沿海地方には、モンスーン気候のおかげではっきりとした四季の移り変わりがあります。夏は蒸し暑く、冬は寒く乾燥しています。ただ、こう一言では片づけられないのが実際で、南北に広がっていること、シホテアリニ山脈が沿海地方を東西にいびつに分断していることから、沿海地方各地にそれぞれの気候や季節上の特徴があります。
それぞれの季節は海洋に大きく影響されており、沿海地方南部と東部では春は長く、風が強く曇りの日が多くなります。夏と秋の訪れは遅く、冬は内陸から寒い風を連れてくるモンスーンの影響で、緯度が低い割には寒くなります。 沿海地方の人々は、「緯度はクリミアで、経度はコルィマ(註:厳しい気候条件と流刑地として有名)」と冗談めかして言います。
-15 … -5 °C
沿海地方の本格的な冬の到来は12月の中旬になります。マイナスの気温が続くようになり、湾が凍り始めると、地元の人たちが楽しみにしているお祭り「冬釣りフェスティバル」がもうすぐです。
冬のウラジオストクにお出かけの際は、暖かいコート、帽子、手袋が必需品です。沿海地方南部では冬は風が強く、中部では厳しい寒さに見舞われます。沿海地方の首都では降雪はほぼないのですが、何度かは雪が降り、暦の上では春になってからもあります。3月に雪が降ることもしばしばですが、すぐに溶けてしまいます。
-5 … +15 °C
沿海地方の春は、楽しげに雪が溶け気温がプラスに転ずる2月の終わりから3月のはじめにはじまりますが、あまり優しい季節ではありません。太陽が顔を出す暖かい日が続いたと思ったら、肌寒く、雪や雨が降り、しみるような風に天気が変わってしまいます。タイガの河川は5月のはじめごろまでにようやく氷から解放され、わずか一週間で木々は緑の葉を身にまとい、タイガ中を「緑の嵐」がかけめぐります。
この時期の天気は、沿岸部と中心部の差が大きくなり、沿岸部では海のおかげで冬は比較的過ごしやすい代わりに、寒い霧と小雨が続きます。一方、内陸側に30-50㎞行くだけで、5月の中旬にはもう夏が真っ盛りになっています。
+15 … +32 °С
沿海州中部では夏は5月の中旬にはじまりますが、ウラジオストクでは季節の変わり目が長く、7月のはじめや、時には中旬まで続きます。それも気温としては快適なのですが、海が冷たく、霧や小雨がちな天気で、本格的な夏の到来の前の準備期間が長すぎるのですが、最後には偉大なる8月が登場します。

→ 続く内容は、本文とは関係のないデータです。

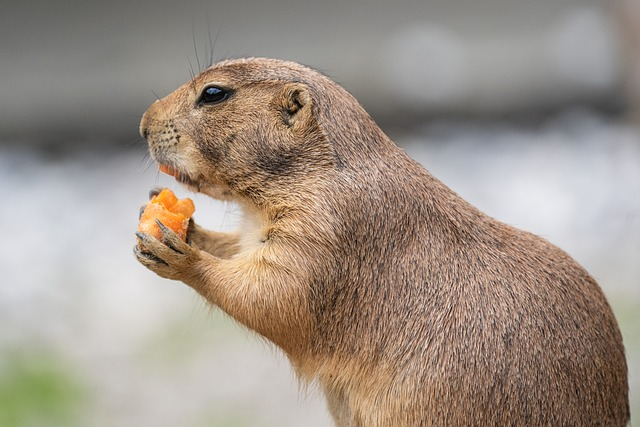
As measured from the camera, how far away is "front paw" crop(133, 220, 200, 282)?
3691 millimetres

沿海地方の8月は、名称からも言えるように、神聖なると言っても差し支えないほどです。地元の詩人は「永遠なれ8月!」と詩や歌にうたいます…太陽は輝き、温かく優しい海。大陸側沿岸、島しょ部のビーチは、極東全土からやってくる海水浴客でいっぱいになります。ウラジオストクではフェスティバルやイベントの大部分が8月に行われます。
+25 … +15 °C
極東南部の秋は、ビロードの季節です。浜辺でゆったりとした波の音を聞きながらまどろんでいた夏が時間がたつのも忘れ、さわやかな風に起こされて砂時計を見たら、もう9月も後半になっていたことに気がついた といった様子です。
空気はすっきりと澄み、ウラジオストクから、普段は霧で隠されているエフゲニヤ群島やペスチャヌィ半島がよく見えます。紅葉の季節とともに、沿海地方に10月がやってきます。10月前半の2週間で、タイガの美しさは雄大かつ壮大で、息をのむほどの素晴らしさを見せるようになります。その色合いは言葉には到底表せず、秋の沿海地方の美しさを表現することはとてもかないません。無論、秋は最高の季節だといえるでしょう。